Correct Article 6
PERMEN Nomor 9 Tahun 2022 | Peraturan Menteri Nomor 9 Tahun 2022 tentang PEMBERIAN FASILITAS BANTUAN MESIN DAN PERALATAN
Current Text
(1) Industri Kecil dan Industri Menengah yang telah memenuhi kriteria sebagaimana dimaksud dalam Pasal 5 harus memenuhi persyaratan sebagai berikut:
a. memiliki perizinan berusaha skala usaha mikro, kecil, atau menengah di sektor perindustrian sesuai dengan ketentuan peraturan perundang-undangan;
b. memiliki sertifikat standar nasional INDONESIA bagi Industri Kecil atau Industri Menengah yang memproduksi produk yang telah diberlakukan standar nasional INDONESIA secara wajib;
c. telah melakukan pembelian mesin dan/atau peralatan yang telah terpasang di lokasi produksi sesuai dengan perizinan berusaha pada saat dilakukan verifikasi permohonan, dengan ketentuan:
1. kedatangan mesin dan/atau peralatan dilakukan dalam periode 1 Agustus sebelum tahun berjalan sampai dengan 31 Agustus pada tahun berjalan; dan
2. dibuktikan dengan dokumen kedatangan mesin dan/atau peralatan.

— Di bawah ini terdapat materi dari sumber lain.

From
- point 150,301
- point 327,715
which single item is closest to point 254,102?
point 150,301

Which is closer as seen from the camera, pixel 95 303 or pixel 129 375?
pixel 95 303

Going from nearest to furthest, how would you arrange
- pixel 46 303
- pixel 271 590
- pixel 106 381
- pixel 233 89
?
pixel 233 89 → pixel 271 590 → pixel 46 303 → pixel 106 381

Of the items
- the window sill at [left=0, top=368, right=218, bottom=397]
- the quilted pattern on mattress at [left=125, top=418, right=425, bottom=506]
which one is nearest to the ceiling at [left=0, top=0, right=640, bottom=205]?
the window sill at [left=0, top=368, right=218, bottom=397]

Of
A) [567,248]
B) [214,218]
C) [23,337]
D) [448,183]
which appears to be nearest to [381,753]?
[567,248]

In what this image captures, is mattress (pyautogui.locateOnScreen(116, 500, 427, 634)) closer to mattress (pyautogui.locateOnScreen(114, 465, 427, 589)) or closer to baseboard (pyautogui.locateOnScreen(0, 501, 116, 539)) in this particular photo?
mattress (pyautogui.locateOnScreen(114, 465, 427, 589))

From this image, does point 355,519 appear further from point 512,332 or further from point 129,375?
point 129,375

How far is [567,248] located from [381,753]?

d. memiliki dokumen pembayaran mesin dan/atau peralatan, yang terdiri atas:
1. bukti pembayaran melalui mekanisme perbankan, antara lain berupa:
a) bukti transfer (Telegraphic Transfer/kliring/Real Time Gross Settlement/struk anjungan tunai mandiri/ pemindahbukuan); dan/atau b) Letter of Credit (LC) yang mencantumkan nama penjual sesuai invois; atau
2. kuitansi atau nota pembelian, dengan ketentuan:
a) bermeterai sesuai dengan ketentuan peraturan perundang-undangan;
b) nilai paling banyak Rp10.000.000,00 (sepuluh juta rupiah) per mesin dan/atau peralatan;
c) transaksi pada hari yang sama dengan 1 (satu) penyedia dengan nilai paling banyak Rp10.000.000,00 (sepuluh juta rupiah);
d) dicetak oleh perusahaan penyedia barang untuk bukti pembayaran dalam bentuk nota; dan e) paling banyak 5 (lima) kuitansi dan/atau nota dalam 1 (satu) pengajuan permohonan; dan
e. tidak mengikuti program sejenis dari Kementerian Perindustrian pada tahun anggaran yang sama.
(2) Dokumen kedatangan mesin dan/atau peralatan sebagaimana dimaksud pada ayat (1) huruf d angka 2, dapat berupa:
a. dokumen impor barang, yang terdiri atas:
1. packing list;
2. bill of lading;
3. pemberitahuan impor barang; dan
4. surat persetujuan pengeluaran barang;
b. bukti pengeluaran barang, berupa surat jalan atau dokumen yang sejenis;
c. bukti penerimaan barang di lokasi usaha, berupa surat tanda terima barang atau dokumen yang sejenis; atau
d. dokumen jual beli, bagi mesin dan/atau peralatan yang dibeli secara langsung.
(3) Persyaratan sebagaimana dimaksud pada ayat (1) huruf e dibuktikan melalui surat pernyataan dari Industri Kecil atau Industri Menengah.